» What you will do: Copy the lines running from the line with "What is the exact" to the line with "Is (x=436, y=300)", both included, and reproduce only those lines without any change.

» Listed entries:
□ □ □
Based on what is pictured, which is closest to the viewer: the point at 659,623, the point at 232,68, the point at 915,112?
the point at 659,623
□ □ □
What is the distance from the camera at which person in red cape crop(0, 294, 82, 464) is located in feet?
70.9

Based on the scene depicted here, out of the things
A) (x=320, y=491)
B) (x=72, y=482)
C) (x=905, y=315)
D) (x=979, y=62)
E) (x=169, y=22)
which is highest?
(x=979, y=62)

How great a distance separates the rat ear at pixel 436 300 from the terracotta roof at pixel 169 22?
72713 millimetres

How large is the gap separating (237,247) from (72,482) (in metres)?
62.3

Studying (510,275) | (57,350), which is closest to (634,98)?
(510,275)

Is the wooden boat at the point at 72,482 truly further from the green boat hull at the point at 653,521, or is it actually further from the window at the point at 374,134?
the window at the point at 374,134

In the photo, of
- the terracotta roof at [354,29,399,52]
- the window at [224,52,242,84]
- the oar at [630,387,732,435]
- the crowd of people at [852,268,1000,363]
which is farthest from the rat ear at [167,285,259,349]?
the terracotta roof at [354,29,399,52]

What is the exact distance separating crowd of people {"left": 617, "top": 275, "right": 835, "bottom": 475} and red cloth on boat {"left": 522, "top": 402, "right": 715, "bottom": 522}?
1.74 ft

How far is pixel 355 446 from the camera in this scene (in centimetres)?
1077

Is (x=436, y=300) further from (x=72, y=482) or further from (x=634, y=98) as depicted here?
□ □ □
» Exercise result:
What is the exact distance separating crowd of people {"left": 617, "top": 275, "right": 835, "bottom": 475} and red cloth on boat {"left": 522, "top": 402, "right": 715, "bottom": 522}?
1.74 ft

How far is pixel 355 446 from the camera in this scene (in centimetres)?
1077

Is (x=436, y=300) further from (x=72, y=482) or further from (x=634, y=98) as depicted here?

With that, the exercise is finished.